L'Altare di Pergamo: Un Capolavoro dell'Arte Ellenistica
Contesto Storico e Commissione
L'Altare di Zeus Sotèr (salvatore) e di Atena Nikephòros (portatrice di vittoria) fu costruito tra il 166 e il 156 a.C. da Eumene II e Attalo II, re di Pergamo, al termine di un lungo periodo di guerre vittoriose contro i Galati. Edificato sui terrazzamenti dell'acropoli di Pergamo, che era da poco diventata uno dei più grandi centri propulsori della cultura e dell'arte ellenistica, l'altare rappresenta uno dei monumenti più spettacolari di questa età giunti sino ai nostri giorni. La committenza di corte consentì la nascita di un nuovo stile forte e ricco di pathos, spesso definito "barocco ellenistico". L'opera fu realizzata probabilmente da Firomaco (220-210 a.C.), considerato uno dei sette più grandi scultori greci.

Struttura Architettonica
L'Altare di Pergamo ha forma quadrangolare, con un lato occupato quasi totalmente da una grandinata inserita in uno zoccolo. La parte superiore è costituita da un doppio porticato con colonne ioniche: il primo porticato segue esternamente il perimetro della piattaforma superiore, mentre il secondo si articola internamente attorno all'ara sacrificale ed è realizzato con coppie di colonne poste dorso a dorso su un piedistallo, collegate da un'anima in muratura. Sul lato occidentale del complesso saliva un immenso scalone, delimitato da due ante, sulle quali si prolungava il colonnato.
I Fregi Narrativi
L'altare è celebre per i suoi due magnifici fregi scolpiti.
Il Grande Fregio: La Gigantomachia
Su tutti i lati dello zoccolo e ai bordi della scalinata si trova il Grande Fregio, un'opera ricca di pathos e dinamismo. Rappresenta la Gigantomachia, la lotta tra gli dèi e i Giganti, che è un'allusione ai conflitti vittoriosi fra gli abitanti di Pergamo e i Galati. I Galati sono riconoscibili nei giganti grazie alle ciocche rigide frizionate con un impasto in gesso, il tìtanos, una pratica spesso utilizzata da tale popolazione per incutere terrore in guerra. Nella lotta convulsa, i Giganti (figli di Gea e Urano) affrontano le divinità marine e terrestri (a ovest), quelle della notte e degli astri (a nord) e, infine, quelle del cielo e della luce (a sud).

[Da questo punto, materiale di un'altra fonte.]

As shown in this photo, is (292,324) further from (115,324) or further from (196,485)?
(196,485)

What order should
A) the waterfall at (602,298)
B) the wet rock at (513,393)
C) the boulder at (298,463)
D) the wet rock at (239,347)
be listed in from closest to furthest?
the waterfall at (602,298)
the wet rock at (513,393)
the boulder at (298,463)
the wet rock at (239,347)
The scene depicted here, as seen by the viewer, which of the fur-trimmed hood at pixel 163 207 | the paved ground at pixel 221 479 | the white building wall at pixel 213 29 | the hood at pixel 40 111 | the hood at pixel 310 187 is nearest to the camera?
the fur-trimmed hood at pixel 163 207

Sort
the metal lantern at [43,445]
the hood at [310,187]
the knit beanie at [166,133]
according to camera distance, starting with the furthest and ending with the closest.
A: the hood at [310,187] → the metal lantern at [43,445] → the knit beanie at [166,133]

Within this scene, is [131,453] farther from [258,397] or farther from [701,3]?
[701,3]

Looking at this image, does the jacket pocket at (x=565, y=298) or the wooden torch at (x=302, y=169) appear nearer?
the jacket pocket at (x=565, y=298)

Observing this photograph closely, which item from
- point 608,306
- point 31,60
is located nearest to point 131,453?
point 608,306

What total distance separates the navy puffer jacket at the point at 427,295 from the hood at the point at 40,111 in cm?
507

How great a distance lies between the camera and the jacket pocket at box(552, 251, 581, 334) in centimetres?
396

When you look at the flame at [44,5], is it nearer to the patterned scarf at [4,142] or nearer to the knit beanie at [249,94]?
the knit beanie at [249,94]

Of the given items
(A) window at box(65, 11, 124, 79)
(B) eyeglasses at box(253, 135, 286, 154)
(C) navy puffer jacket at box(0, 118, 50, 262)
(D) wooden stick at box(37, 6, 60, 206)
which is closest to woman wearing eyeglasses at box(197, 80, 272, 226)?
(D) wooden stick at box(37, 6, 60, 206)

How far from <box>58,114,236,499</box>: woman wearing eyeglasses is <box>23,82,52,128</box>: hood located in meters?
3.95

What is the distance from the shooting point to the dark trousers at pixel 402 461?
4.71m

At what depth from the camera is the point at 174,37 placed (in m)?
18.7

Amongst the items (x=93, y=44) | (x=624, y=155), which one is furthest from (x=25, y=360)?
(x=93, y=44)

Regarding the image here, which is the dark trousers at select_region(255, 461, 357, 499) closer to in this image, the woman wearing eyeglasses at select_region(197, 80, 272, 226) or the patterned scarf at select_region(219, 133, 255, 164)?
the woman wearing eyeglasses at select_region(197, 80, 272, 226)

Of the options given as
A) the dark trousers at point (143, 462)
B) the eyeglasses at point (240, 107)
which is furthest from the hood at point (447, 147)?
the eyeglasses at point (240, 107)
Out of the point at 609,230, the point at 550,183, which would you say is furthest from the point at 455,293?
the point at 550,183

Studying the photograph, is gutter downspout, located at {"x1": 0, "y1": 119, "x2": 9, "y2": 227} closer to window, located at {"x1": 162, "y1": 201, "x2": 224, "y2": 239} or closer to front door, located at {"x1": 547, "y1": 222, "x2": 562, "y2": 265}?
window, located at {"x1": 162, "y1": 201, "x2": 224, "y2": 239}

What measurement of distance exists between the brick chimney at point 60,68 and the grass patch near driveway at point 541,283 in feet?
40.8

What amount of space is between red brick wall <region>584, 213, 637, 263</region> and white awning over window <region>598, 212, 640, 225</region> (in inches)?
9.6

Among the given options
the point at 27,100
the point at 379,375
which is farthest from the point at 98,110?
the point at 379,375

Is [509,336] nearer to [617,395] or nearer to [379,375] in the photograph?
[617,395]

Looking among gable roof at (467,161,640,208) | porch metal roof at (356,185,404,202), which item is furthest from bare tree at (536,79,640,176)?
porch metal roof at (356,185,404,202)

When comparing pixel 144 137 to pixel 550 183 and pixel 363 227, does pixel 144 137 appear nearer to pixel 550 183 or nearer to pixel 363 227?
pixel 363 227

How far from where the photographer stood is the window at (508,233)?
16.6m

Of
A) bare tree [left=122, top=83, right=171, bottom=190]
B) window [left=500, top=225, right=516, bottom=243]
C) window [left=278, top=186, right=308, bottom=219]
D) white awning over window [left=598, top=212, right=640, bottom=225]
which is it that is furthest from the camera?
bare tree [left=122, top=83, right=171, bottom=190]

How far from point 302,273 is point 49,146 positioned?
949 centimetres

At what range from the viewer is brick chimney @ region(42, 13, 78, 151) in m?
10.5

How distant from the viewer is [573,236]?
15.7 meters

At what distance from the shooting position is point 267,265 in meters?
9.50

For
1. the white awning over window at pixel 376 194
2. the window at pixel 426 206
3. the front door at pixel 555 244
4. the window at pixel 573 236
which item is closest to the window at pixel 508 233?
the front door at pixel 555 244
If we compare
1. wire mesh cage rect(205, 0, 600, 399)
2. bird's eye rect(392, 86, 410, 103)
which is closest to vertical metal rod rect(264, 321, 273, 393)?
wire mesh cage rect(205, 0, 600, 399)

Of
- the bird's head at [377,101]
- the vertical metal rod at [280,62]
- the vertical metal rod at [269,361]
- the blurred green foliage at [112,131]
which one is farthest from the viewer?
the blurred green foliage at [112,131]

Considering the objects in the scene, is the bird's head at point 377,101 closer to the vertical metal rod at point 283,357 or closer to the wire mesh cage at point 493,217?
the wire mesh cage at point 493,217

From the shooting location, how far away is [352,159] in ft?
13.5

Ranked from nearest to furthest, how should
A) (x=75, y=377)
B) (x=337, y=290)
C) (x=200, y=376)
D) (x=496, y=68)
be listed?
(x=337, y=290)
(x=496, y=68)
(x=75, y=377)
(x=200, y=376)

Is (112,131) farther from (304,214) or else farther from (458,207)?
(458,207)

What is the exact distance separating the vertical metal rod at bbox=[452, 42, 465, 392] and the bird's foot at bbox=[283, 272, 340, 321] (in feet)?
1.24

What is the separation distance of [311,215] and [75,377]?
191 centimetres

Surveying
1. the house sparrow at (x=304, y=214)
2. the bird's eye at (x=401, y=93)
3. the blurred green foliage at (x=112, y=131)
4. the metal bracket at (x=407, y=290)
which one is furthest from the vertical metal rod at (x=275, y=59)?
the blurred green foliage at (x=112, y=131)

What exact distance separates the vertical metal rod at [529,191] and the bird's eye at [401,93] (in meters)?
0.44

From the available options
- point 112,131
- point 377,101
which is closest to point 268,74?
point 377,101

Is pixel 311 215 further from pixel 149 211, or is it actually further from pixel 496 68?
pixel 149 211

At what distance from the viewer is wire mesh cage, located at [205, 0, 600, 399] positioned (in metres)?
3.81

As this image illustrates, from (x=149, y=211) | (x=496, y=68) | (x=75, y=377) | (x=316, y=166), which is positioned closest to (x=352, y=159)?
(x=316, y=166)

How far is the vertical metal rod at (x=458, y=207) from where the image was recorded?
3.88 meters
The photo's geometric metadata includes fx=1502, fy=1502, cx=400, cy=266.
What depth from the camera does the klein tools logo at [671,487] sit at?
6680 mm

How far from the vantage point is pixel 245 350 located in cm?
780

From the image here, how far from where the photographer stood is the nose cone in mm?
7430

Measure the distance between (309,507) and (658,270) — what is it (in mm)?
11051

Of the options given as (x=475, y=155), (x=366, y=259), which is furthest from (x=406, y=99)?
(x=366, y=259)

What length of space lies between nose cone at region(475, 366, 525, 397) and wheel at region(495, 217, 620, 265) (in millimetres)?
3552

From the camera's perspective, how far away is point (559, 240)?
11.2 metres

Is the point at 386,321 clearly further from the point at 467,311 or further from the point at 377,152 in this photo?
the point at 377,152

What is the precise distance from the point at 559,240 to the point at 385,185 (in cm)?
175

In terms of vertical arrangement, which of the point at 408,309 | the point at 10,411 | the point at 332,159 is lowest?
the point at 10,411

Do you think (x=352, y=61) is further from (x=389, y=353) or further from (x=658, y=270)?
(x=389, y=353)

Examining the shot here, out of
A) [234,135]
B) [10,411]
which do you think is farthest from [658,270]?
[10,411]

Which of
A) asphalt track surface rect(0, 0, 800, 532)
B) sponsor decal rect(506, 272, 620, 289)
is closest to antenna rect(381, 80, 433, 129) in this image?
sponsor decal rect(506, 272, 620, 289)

Al centro del frontone occidentale vi sono Atena e Zeus, a rappresentare la forte connessione tra la città di Atene e quella di Pergamo, accomunate dalle stesse divinità protettrici. Esseri divini e semidivini invadono lo spazio dedicato a quello degli umani, poggiandosi sulle scale e coinvolgendo gli uomini nella lotta. Un esempio notevole è la scena del gigante Alcioneo, alato e con un serpente che lo avvolge nelle sue spire, afferrato per i capelli da Atena che cerca di trascinarlo via, mentre lui tenta di non perdere il contatto con la Terra (Gea, sua madre) che gli conferisce invulnerabilità. Gea, che sbuca dal terreno, sembra implorare la salvezza del figlio.

Il Piccolo Fregio: Le Storie di Telefo
Sotto il portico interno, un fregio interno, noto come Piccolo Fregio, a bassorilievo, di circa 80 metri di lunghezza per circa 1,5 metri di altezza, narra le vicende di Telefo. Telefo, figlio di Eracle e Auge, è il mitico fondatore della città di Pergamo. La narrazione si svolge secondo una successione temporale delle scene, separate da alberi, colonne, pilastri o semplicemente da personaggi posti di spalle l'uno all'altro. Ad esempio, Auge, madre di Telefo, è rappresentata in alto a destra, sullo sfondo, seduta su una roccia in attesa del proprio destino.
CAP 06 Altare di Zeus Soter e Athena Nikephoros a Pergamo
Importanza Storica e Culturale
L'Altare di Zeus Sotèr e Atena Nikephòros di Pergamo ha un'importanza storica e culturale immensa. Non solo celebra le vittorie militari e la grandezza dei re Attalidi, ma è anche un'espressione sublime dell'arte ellenistica, mostrando un dinamismo e un'emotività che avrebbero influenzato l'arte successiva. La sua scoperta e gli scavi avviati nel 1878 hanno permesso di portare alla luce gran parte della sua struttura e delle sue lastre scolpite, offrendo una testimonianza tangibile della ricchezza culturale e religiosa dell'antica Grecia.